Description of the task: From the line containing "主编单位：山东省建筑科学研究院" down to the last line of the records below, give every line again without any change.

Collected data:
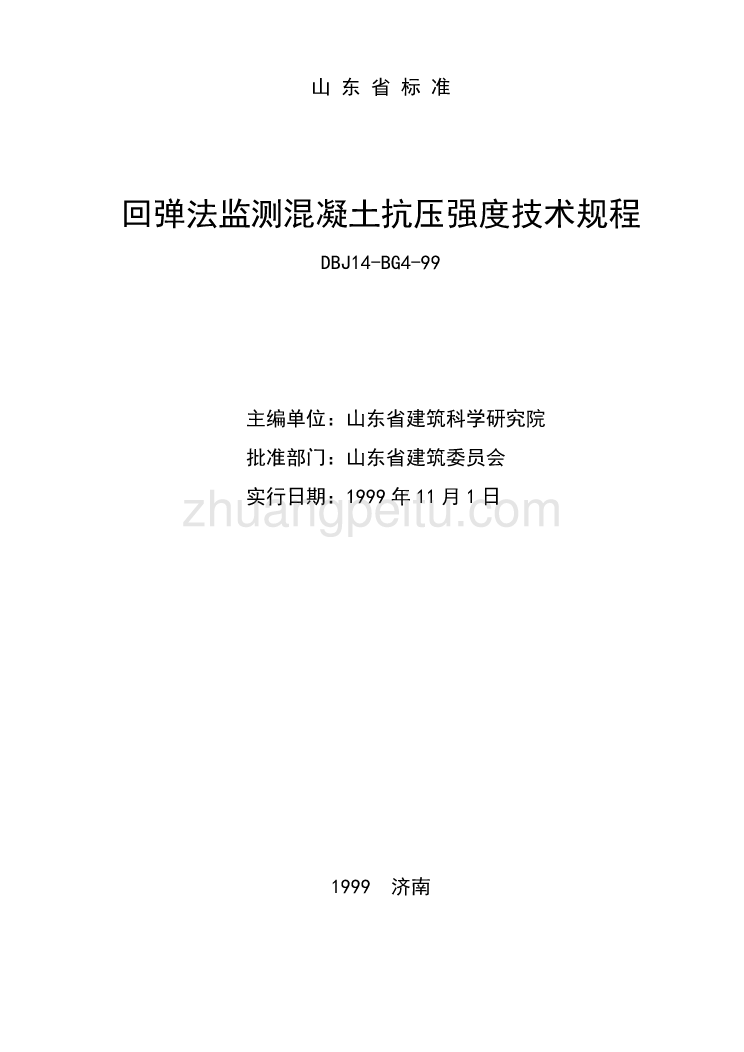 山东省标准

回弹法监测混凝土抗压强度技术规程

DBJ14-BG4-99

主编单位：山东省建筑科学研究院

批准部门：山东省建筑委员会

实行日期：1999 年 11 月 1 日

zhuangpeitu.com

1999 济南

Task result:
主编单位：山东省建筑科学研究院

批准部门：山东省建筑委员会

实行日期：1999 年 11 月 1 日

zhuangpeitu.com

1999 济南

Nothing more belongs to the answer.